That's probably more of an issue for the Whites than the Reds: If confronted with groups of semi-anarchist Mountain Man types who just want to be left to their own devices, the latter are likely to just shrug and say, "Fine by us, don't make trouble and we'll stay out of your hair."
In an unposted speculation on the dynamics in West Virginia I hit on that guess myself; the Reds have little to lose and much to gain by permitting de facto autonomy in peripheral regions provided they won't impede the extraction of vital resources--if push comes to shove they can regard populations that are reluctant to permit even that as sitting on strategic reserves and turning to other sources, pushing the matter if and only if the cost of forgoing exploiting the blocked reserves is too high.

Assigned task 1>
Please revise the stretch from "In an unposted" through "is too high." in the passage on the Reds and the Whites, putting "outlying regions" in place of "peripheral regions".
Assigned task 2>
According to the passage on the Reds and the Whites, which side do groups of semi-anarchist Mountain Man types pose more of an issue for?
The material plays no part in the work here.

Information supplied>

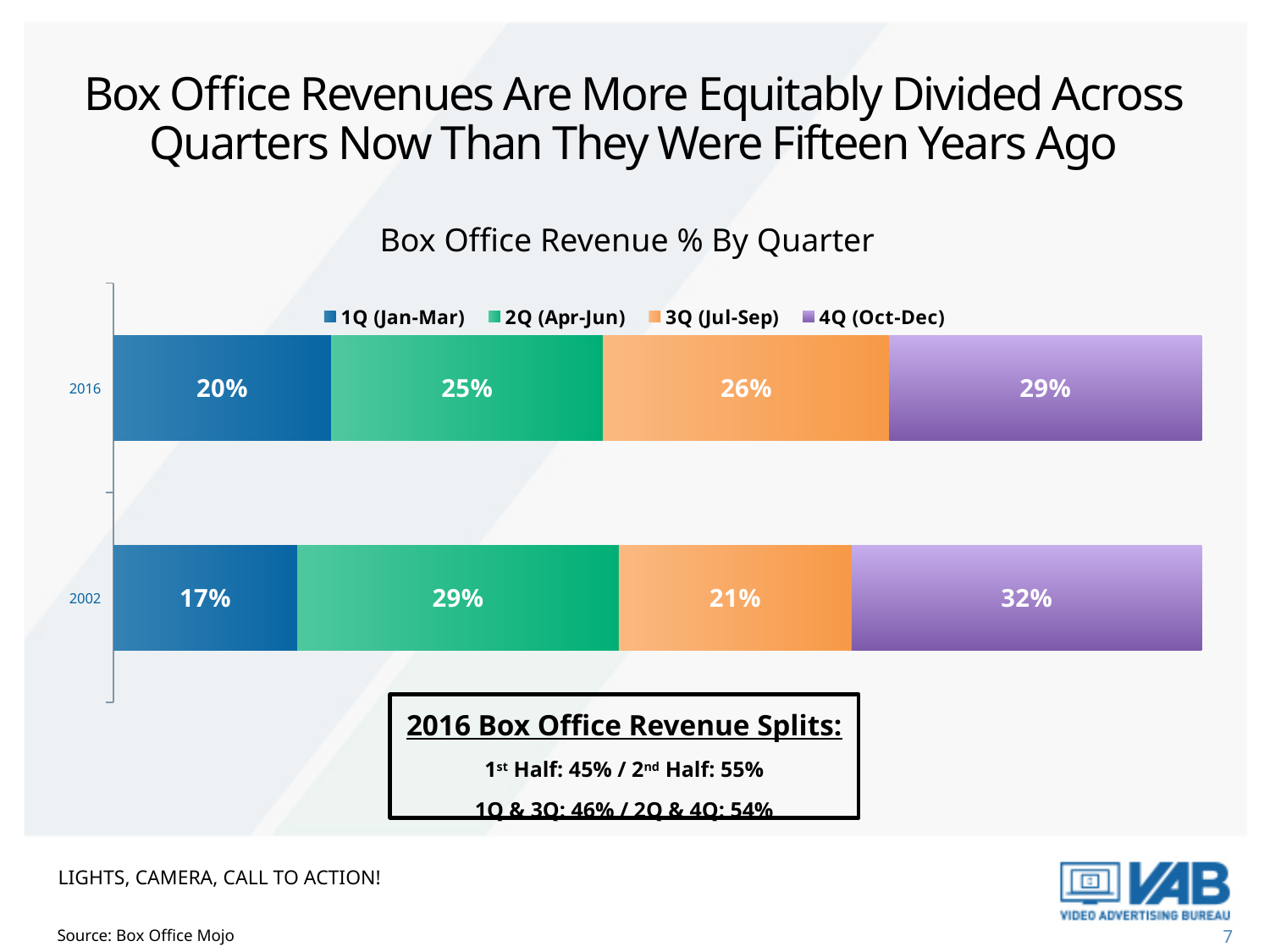
What is the 4Q (Oct-Dec) share of box office revenue in 2002? 32% What kind of chart is shown on the slide? Stacked bar chart What is the difference between the 4Q (Oct-Dec) share in 2002 and in 2016? 3% How many years (bars) are shown in the chart? 2 How many series does the legend list? 4 What is the title of the chart? Box Office Revenue % By Quarter What is the 1Q (Jan-Mar) share of box office revenue in 2016? 20% Which year had a larger 2Q (Apr-Jun) share of box office revenue, 2016 or 2002? 2002 Which quarter had the largest share of box office revenue in 2002? 4Q (Oct-Dec) What is the 3Q (Jul-Sep) share of box office revenue in 2016? 26% What is the 2Q (Apr-Jun) share of box office revenue in 2002? 29% Which quarter had the smallest share of box office revenue in 2016? 1Q (Jan-Mar)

Exercise output 1>
In an unposted speculation on the dynamics in West Virginia I hit on that guess myself; the Reds have little to lose and much to gain by permitting de facto autonomy in outlying regions provided they won't impede the extraction of vital resources--if push comes to shove they can regard populations that are reluctant to permit even that as sitting on strategic reserves and turning to other sources, pushing the matter if and only if the cost of forgoing exploiting the blocked reserves is too high.

Exercise output 2>
The Whites